Musical Theatre,  Reviews

Memphis, Shaftesbury Theatre

It’s throwback week with two very different shows recalling the darkest days of America’s racial disharmony – but where The Scottsboro Boys shocks and satirises and has us choke on our own laughter Memphis is content to be the feel-good flipside. Throw a few home truths and a little grit into the mix – disturbing but not too real – keep it predictable and sentimental, even a little patronising, and ensure that everybody is dancing in the aisles at the close and leaves feeling good about themselves. It’s a bit like Hairspray but without the wit and self-parody – and, dare I say it, the score. You might think a show called Memphis would be odds-on a juke-box musical – but the good news is it’s an original score (though I use the word “original” with some caution) by David Bryan (of Bon Jovi fame) and it sings and plays with conviction, if a somewhat generic feel, by way of a hot band, keyboard led by the nimble fingered Tim Sutton, and a super-dynamic cast. That said, there’s not an original bone in its body and both the concept (George W George) and Joe DiPietro’s book trade in clichés and very old jokes: “How do you know when a man is lying…?” Go on, you know you can finish it.
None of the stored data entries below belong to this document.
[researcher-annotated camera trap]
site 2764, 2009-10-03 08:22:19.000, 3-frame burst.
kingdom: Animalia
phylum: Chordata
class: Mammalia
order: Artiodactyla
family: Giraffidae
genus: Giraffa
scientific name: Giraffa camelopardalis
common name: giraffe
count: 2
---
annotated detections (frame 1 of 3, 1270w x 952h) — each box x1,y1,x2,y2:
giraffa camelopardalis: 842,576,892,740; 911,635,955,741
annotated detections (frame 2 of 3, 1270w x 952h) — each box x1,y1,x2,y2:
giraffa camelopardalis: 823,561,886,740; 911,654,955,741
The premise is simple – in Memphis the music of the segregated black community finds a champion in wacky renegade DJ – the whiter-than-white Huey Calhoun (Killian Donnelly) – whose dream is to bring the music that ignites his soul to white folk. The hope is that Rhythm and Blues and the new-fangled Rock and Roll will spill across the divided communities and bring people together not drive them apart. So Memphis wields a mighty metaphor on the power of music to break down social and cultural barriers – but you can’t taste the dish it serves up for the hot sauce it pours over everything. Of course, Huey falls in love with the sizzling black singer (Beverley Knight) he comes to champion and the rest you can surely see coming. Including Huey’s Mom Gladys (the deliciously feisty Claire Machin) who we just know will set aside her deep rooted prejudices and see the light at some point; and the mute black boy who finds his voice at the traumatic act one curtain.

So subtle or innovative the show is most certainly not – but it knows its audience and it both promises and delivers the kind of party where the quality of the numbers matters less than the fervour with which they are despatched by a high-octane company. Everybody gets their “turn” – the cool and lissom Rolan Bell as Delray, the zany and wiry Jason Pennycooke as Bobby. And, of course, there’s Beverley Knight – Queen of British Soul – and what a set of pipes she has. Her rangy melismas take us to places off the vocal chart that we rarely visit and whenever she’s singing it becomes strangely irrelevant what she’s singing.

But the star of the show is undoubtedly Killian Donnelly whose Huey creates an entirely new and quirky leading man. He’s heartfelt, he’s dynamic, he’s infectious, he’s affecting – he’s one of the few things in the show that is truly believable. And he gets a cracking eleven o’clock number, the best in the show, “Memphis Lives in Me”, which he nails to the back of the gallery. White soul indeed.

Two final thoughts: the final number, in tone and shape, is as good as borrowed from Hairspray – an homage or a shameless steal? – and prospective punters should note that, ominously, there are “alternates” for the two leads (a now well-established custom that I confess I have difficulty with) meaning that you should check that Knight and Donnelly are scheduled to be performing when you purchase your tickets.